Saturday, April 2, 2011

Baby #2

The Rust Family is going to be adding another member! We are expecting our second child and are very excited. We prayed about it a lot and finally decided it was time...knowing very well what could happen. Unfortunately I am very sick again :( It is harder with a two year old, but luckily Cameron is a pretty good sportabout it all. We comes and gives me multiple kisses and hugs during the day. He tells me "Mom sick" and pretends to throw up with me. He also tells me that I have a baby in my belly and he is going to "tackle baby." That is his way of showing love. We have been blessed in countless ways though. Our ward family has basically been raising Cameron for me!! I am getting a great lesson in the power of service. The sisters who come to watch Cameron are always asking what else they can do. Luckily he is well behaved with all his new friends. It makes it more enjoyable for me knowing he is a joy to be with. I am amazed at his ability to adjust to this time and be so happy to be sent to all these new houses every day. Jake's mom has also been a great help with watching Cameron, meals, and driving me to the doctor. Jake has the added pressure of doing his job and all the things I do. He does it all with a great attitude and still finds time to play with Cameron. What a man!

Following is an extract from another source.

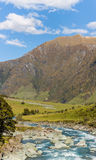 Majestic mountain and stream landscape Stock Photography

I also love my docotor and nurses. They take such good care of me and are working hard to find the right medication that will work for me. I asked my doctor if there was a way to find out why I get so sick. He said "No. I was just lucky." I am constantly trying to do my own research on Hyperemesis, but basically I have found the same thing. No one knows why this happens at this time. I am losing weight, but get IV theropy every once in a while if I get too dehydrated. Most importantly, the baby is doing great despite me. This baby is a survivor like Cameron. To keep myself positive, I remind myself that my baby is fine. I would much rather be dying then for my baby to be in trouble.

Update on my attitude. I am trying to stay positive and keep a good perspective. I am doing pretty good. The hardest thing for me is actually letting go of my desire to do "things." When I was pregnant with Cameron I struggled with this as well. This time around I am resting much more. Thanks to all the help, I am able to do this. I throw up a lot less when I am in bed laying down, so that is what I am trying to do! I am learning a lot of humility and feel very close to my savior. I feel blessed to have this trial. I have already done a lot of pondering and soul searching. My first pregnancy was much more depressing, because I didn't handle the trial as well. I am slowly learning to take this trial and grow from it. I am thankful for the strength I have been given by our savior to have more patience and faith to endure during these 14 weeks!

I am 14 weeks along! No pictures. No one needs to see how nasty I am :) Can't wait to meet our baby. Sorry if there are no blog posts or very few for while.